ONNX engine initialisation/build takes significantly longer in TensorRT 8.5 vs 8.0

Description

We have upgraded to 8.5.3 from 8.0.1, and have noticed it takes significantly longer to initialise, parse the onnx, build and serialize the engine. The inference is marginally faster, which is nice, but this slower initializing will cause issues for our tests and users.

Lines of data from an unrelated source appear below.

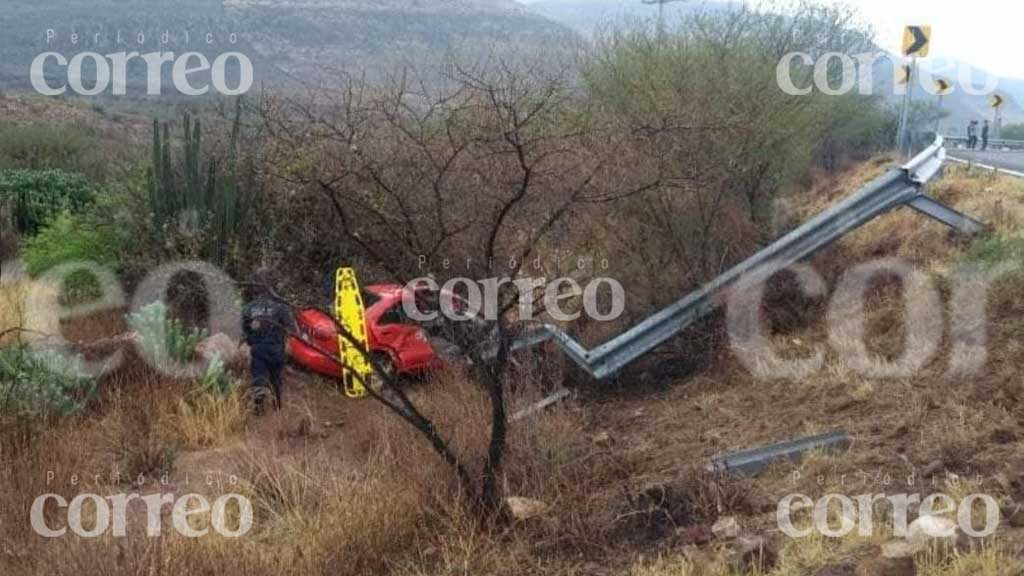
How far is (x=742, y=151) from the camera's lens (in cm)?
1060

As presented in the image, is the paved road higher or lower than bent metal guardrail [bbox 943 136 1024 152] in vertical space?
higher

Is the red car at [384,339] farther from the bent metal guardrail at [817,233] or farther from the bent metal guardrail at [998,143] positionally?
the bent metal guardrail at [998,143]

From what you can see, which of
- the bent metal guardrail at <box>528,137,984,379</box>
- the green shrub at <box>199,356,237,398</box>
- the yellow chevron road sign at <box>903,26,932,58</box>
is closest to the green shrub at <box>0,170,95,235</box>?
the green shrub at <box>199,356,237,398</box>

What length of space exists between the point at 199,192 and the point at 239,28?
4605 cm

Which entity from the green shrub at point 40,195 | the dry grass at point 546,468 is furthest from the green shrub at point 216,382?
the green shrub at point 40,195

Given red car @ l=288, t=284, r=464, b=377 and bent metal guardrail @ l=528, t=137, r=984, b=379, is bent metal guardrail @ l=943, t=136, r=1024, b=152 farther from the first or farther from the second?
red car @ l=288, t=284, r=464, b=377

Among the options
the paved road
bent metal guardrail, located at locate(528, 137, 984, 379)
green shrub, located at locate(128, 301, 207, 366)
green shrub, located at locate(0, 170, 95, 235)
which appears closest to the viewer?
bent metal guardrail, located at locate(528, 137, 984, 379)

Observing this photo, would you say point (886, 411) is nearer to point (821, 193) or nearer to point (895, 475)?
point (895, 475)

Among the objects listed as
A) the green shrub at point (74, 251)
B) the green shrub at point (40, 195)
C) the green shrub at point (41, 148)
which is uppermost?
the green shrub at point (74, 251)

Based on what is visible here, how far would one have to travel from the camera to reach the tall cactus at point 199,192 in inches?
501

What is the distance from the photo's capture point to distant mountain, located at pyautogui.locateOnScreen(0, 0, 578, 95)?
4922 cm

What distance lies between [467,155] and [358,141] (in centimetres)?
103

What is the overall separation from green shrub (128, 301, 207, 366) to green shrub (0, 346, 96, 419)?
30.1 inches

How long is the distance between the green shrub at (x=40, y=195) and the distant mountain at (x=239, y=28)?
24402 mm
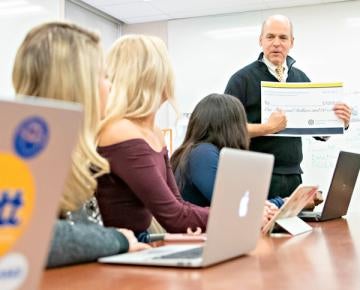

Is this expected behavior of this version, or a bug?
How can I fix this?

Evidence and steps to reproduce

Our benchmarks:

Initialization with timing cache:

  • 8.0 = 4779 ms
  • 8.5 = 7861 ms

Initialization without timing cache:

  • 8.0 = 27326 ms
  • 8.5 = 80748 ms

We are using fp16, but I think a difference can be observed with any optimization profile.

MNIST sample

I was able to reproduce the increase with trt samples:

  • 8.0 = 3.113s
    docker run --gpus all --rm nvcr.io/nvidia/tensorrt:21.08-py3 sh -c "wget https://github.com/sharkdp/hyperfine/releases/download/v1.16.1/hyperfine_1.16.1_amd64.deb && apt install ./hyperfine_1.16.1_amd64.deb && apt-get update && apt-get install sudo && cd /usr/src/tensorrt/samples/sampleOnnxMNIST/ && make && hyperfine --runs 5 --show-output '/usr/src/tensorrt/bin/sample_onnx_mnist --fp16'"
    
  • 8.5 = 10.134s mean
     docker run --gpus all --rm nvcr.io/nvidia/tensorrt:23.03-py3 sh -c "wget https://github.com/sharkdp/hyperfine/releases/download/v1.16.1/hyperfine_1.16.1_amd64.deb && apt install ./hyperfine_1.16.1_amd64.deb && apt-get update && apt-get install sudo && cd /usr/src/tensorrt/samples/sampleOnnxMNIST/ && make && hyperfine --runs 5  --show-output '/usr/src/tensorrt/bin/sample_onnx_mnist --fp16'"
    

MNIST trtexec

Interestingly, I am not able to reproduce with trtexec. I can’t see what trtexec is doing differently to the samples, but trtexec takes excessively long compared which it think masks the issue:

  • 8.0 = 12.128 s mean
    docker run --gpus all --rm nvcr.io/nvidia/tensorrt:21.08-py3 sh -c "wget https://github.com/sharkdp/hyperfine/releases/download/v1.16.1/hyperfine_1.16.1_amd64.deb && apt install ./hyperfine_1.16.1_amd64.deb &&  hyperfine --runs 5 --show-output '/usr/src/tensorrt/bin/trtexec --onnx=/usr/src/tensorrt/data/mnist/mnist.onnx --explicitBatch --workspace=1024 --fp16'"
    
  • 8.5 = 12.272 s mean
    docker run --gpus all --rm nvcr.io/nvidia/tensorrt:23.03-py3 sh -c "wget https://github.com/sharkdp/hyperfine/releases/download/v1.16.1/hyperfine_1.16.1_amd64.deb && apt install ./hyperfine_1.16.1_amd64.deb &&  hyperfine --runs 5 --show-output '/usr/src/tensorrt/bin/trtexec --onnx=/usr/src/tensorrt/data/mnist/mnist.onnx --explicitBatch --workspace=1024 --fp16'"
    

Environment

TensorRT Version: 8.5.3
GPU Type: NVIDIA GeForce RTX 3070 Laptop GPU
Nvidia Driver Version: 525.125.06
CUDA Version: 11.4
Operating System + Version: Ubuntu 20.04

Hi,

Request you to share the model, script, profiler, and performance output if not shared already so that we can help you better.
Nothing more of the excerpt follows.